About this task: Each line from the one containing "kingdom: Animalia" to the end of the records should be copied exactly, and no other line.

Data excerpts:
+ + + + + + +

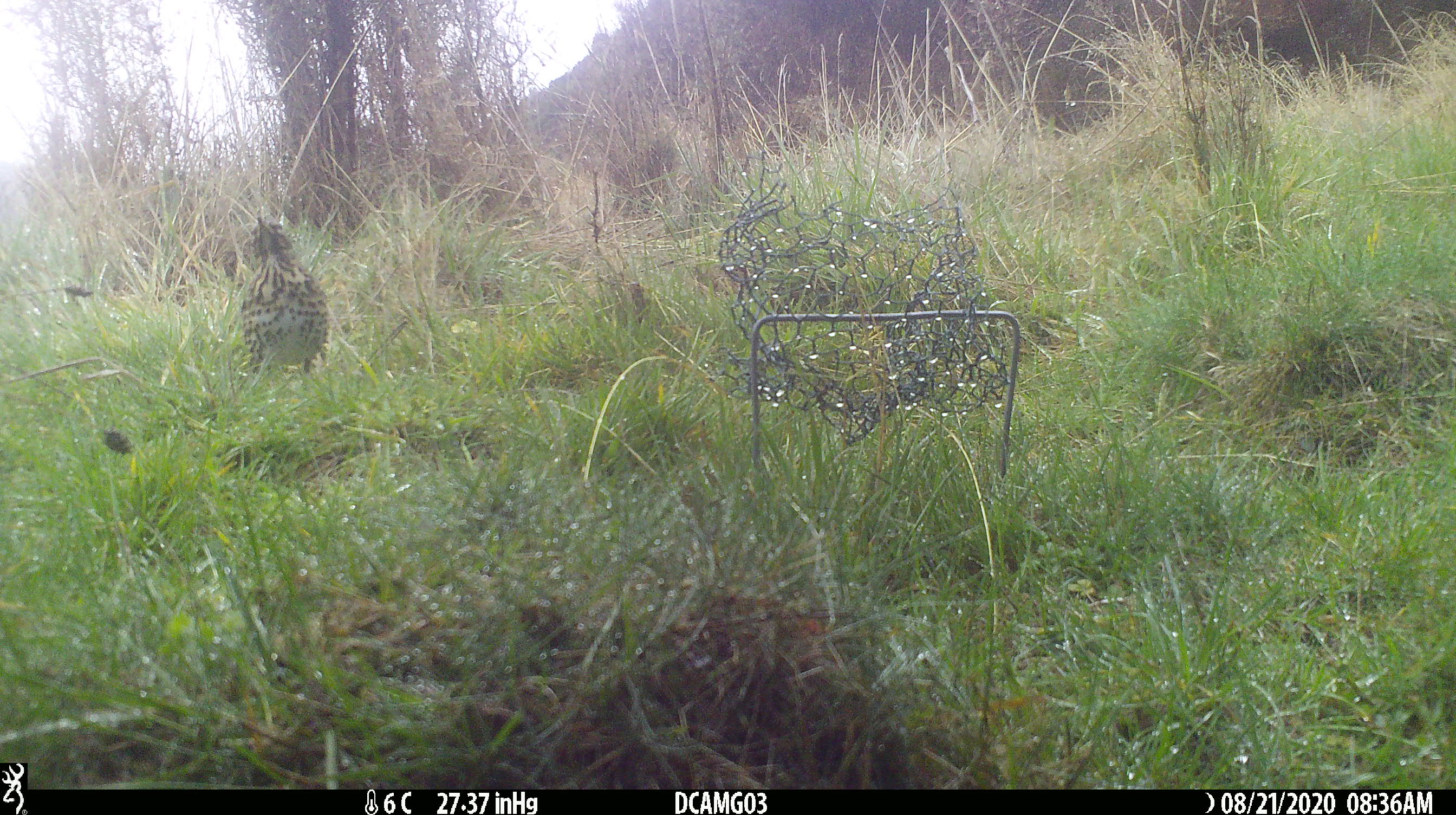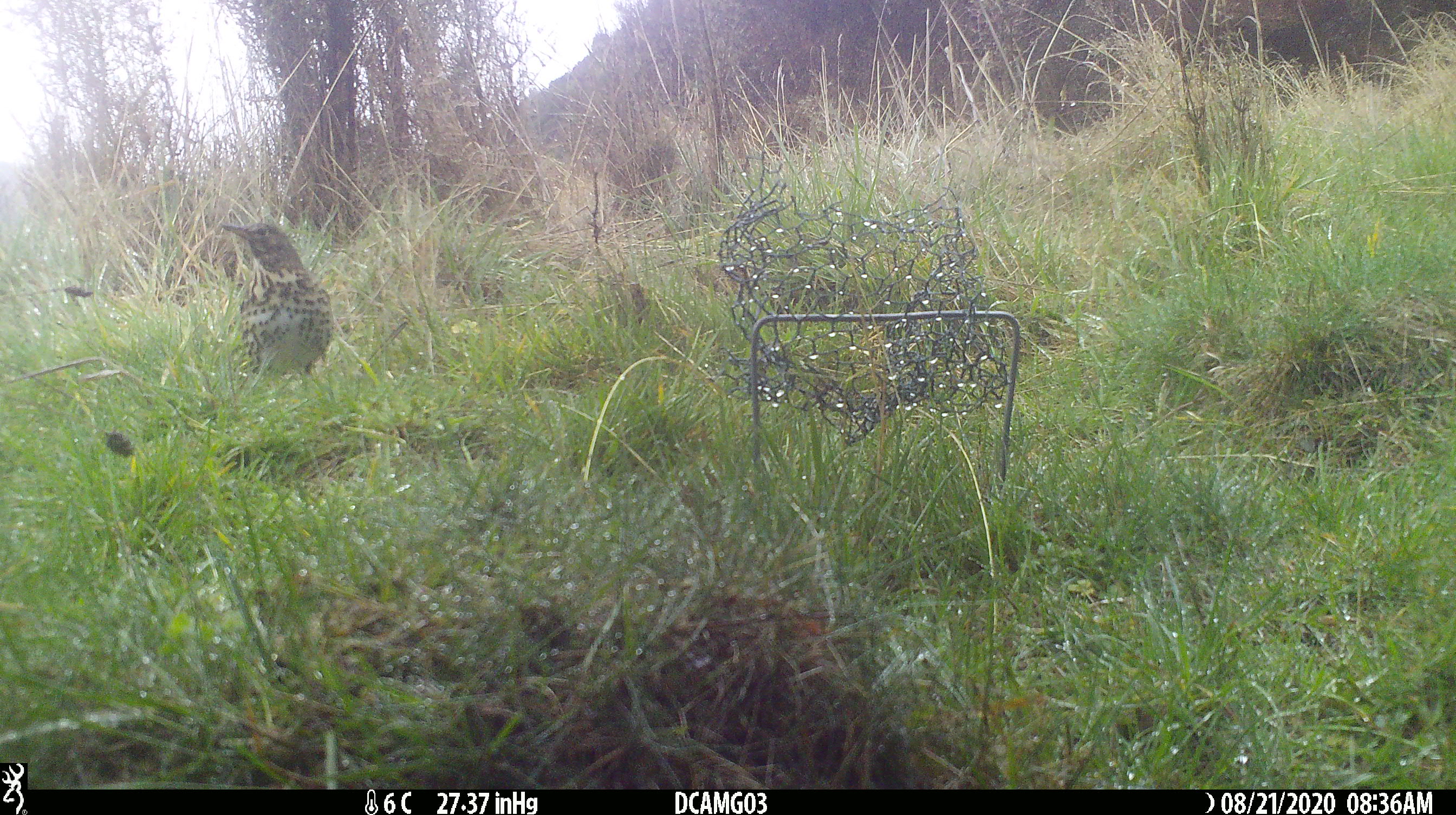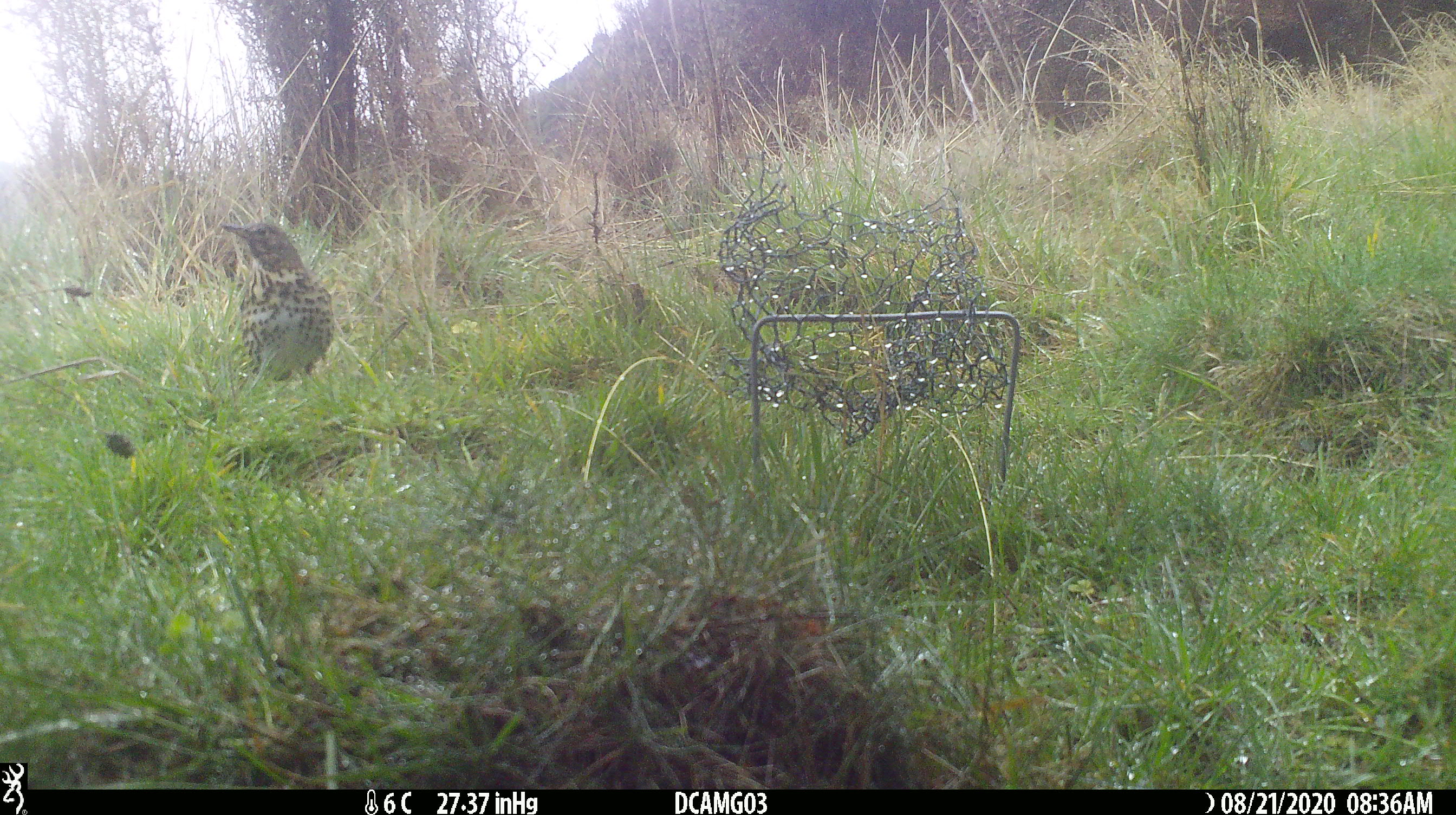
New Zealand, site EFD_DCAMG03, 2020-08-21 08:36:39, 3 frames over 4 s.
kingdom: Animalia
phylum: Chordata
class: Aves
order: Passeriformes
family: Turdidae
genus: Turdus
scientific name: Turdus philomelos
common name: song thrush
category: thrush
Thrush (song thrush) (Turdus philomelos).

+ + + + + + +

Solution to the problem:
kingdom: Animalia
phylum: Chordata
class: Aves
order: Passeriformes
family: Turdidae
genus: Turdus
scientific name: Turdus philomelos
common name: song thrush
category: thrush
Thrush (song thrush) (Turdus philomelos).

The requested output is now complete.